SEN. MOYNIHAN: Well, from about age nine; yeah.

QUESTION: Was that particularly difficult for you?

SEN. MOYNIHAN: Sure; difficult for any child. I think the later it comes, the easier it is. But among other things, you don't even have any money, which makes a difference. And, yeah, I was out shining shoes when I was, oh, twelve, thirteen years old. Or [I] worked four days a week on the piers and three days a week at City College. I have no complaints, but it was not the same world that you'd expect your grandchildren to live in.

QUESTION: Right. And then you enlisted in the United States Navy, is that correct?

SEN. MOYNIHAN: Yeah, at age seventeen and it was late. I never saw any action at sea. I was a gunnery officer on a sort of smallish vessel, [an] officer of the deck, as we say.But I am one of those people whose perspective on the twentieth century was very much infected by the realization that, if it hadn't been for the atom bomb, I would not be here.

QUESTION: Right. And then you come out of the Navy in 1947?

SEN. MOYNIHAN: Yeah. [And then] I got the GI Bill, so I went off to Tufts. And then I had a Fulbright and went off to the London School of Economics with a GI Bill alongside me.And something I realize [is] how different that experience is from those of most young people today. I got through four advanced degrees, went to universities, colleges, great places, [and] I never saw a tuition bill in my life.And I have young people come working for me as [interns]. And every so often I'd call one of them in and say: “I know you have been here for two years, and you are doing very well. Why don't you take a year off and just wander around Europe and see [how] that feels?” And they'll say: “Oh, golly, Senator, I couldn't do that. I still owe $30,000 in tuition.” I fear we're raising a generation of Republicans, when you think about it.
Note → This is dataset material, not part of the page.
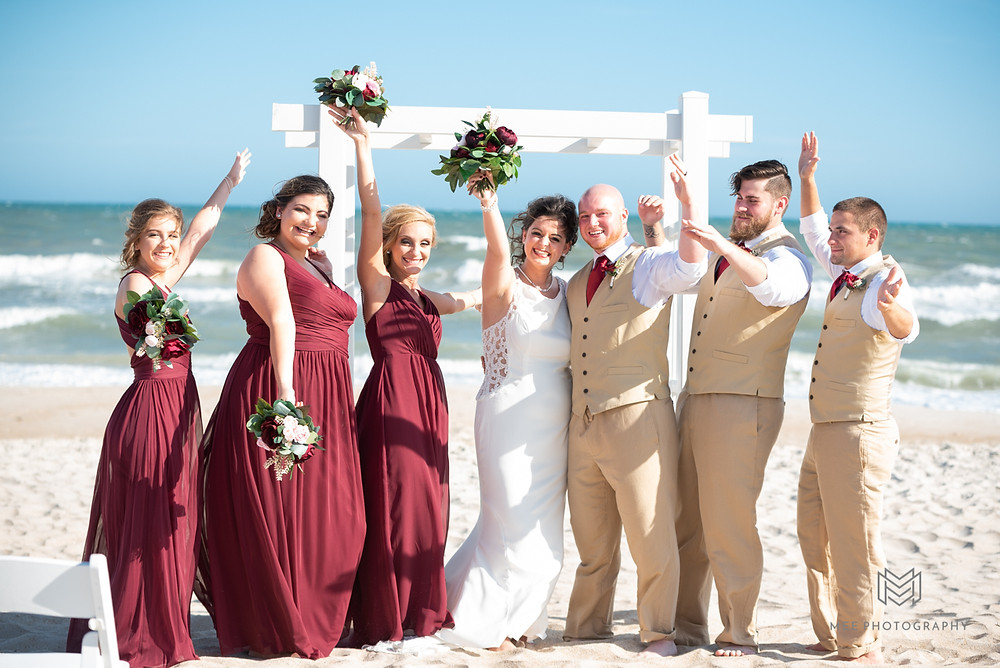 Bridal party celebrating after beach wedding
QUESTION: Okay. And then you graduate from college, and you get into the political life. Why don’t you pick the story up there?

SEN. MOYNIHAN: Well, I'm just two years shy of a half-century in New York politics. I came back from the London School and all that in early September 1953, went right to work in the campaign of Robert F. Wagner Jr. for mayor of New York City. That moved over into the next year's campaign of Averell Harriman to be governor. And both were successful.I then went up to Albany with Governor Harriman, as did my wife-to-be, Elizabeth Brennan. We were married there.[Then] I was involved with the Kennedy presidential campaign in 1960 and went down to Washington with Kennedy in 1961. I went into the Labor Department as an assistant to that great man Arthur Goldberg, later Justice Goldberg.

QUESTION: What was your title at the Department of Labor?

SEN. MOYNIHAN: I had a new position, which was sort of being colonized, if you will, from the Department of State. I was Assistant Secretary for Policy Planning and Research. And everybody was getting into policy planning, and so did we. It was a wonderful job.I was in charge of the Bureau of Labor Statistics. So I had some of the most brilliant mathematical statistical minds in the country, who would put together the modern technology, if you like, of understanding the economy and tracking it and trying to influence it.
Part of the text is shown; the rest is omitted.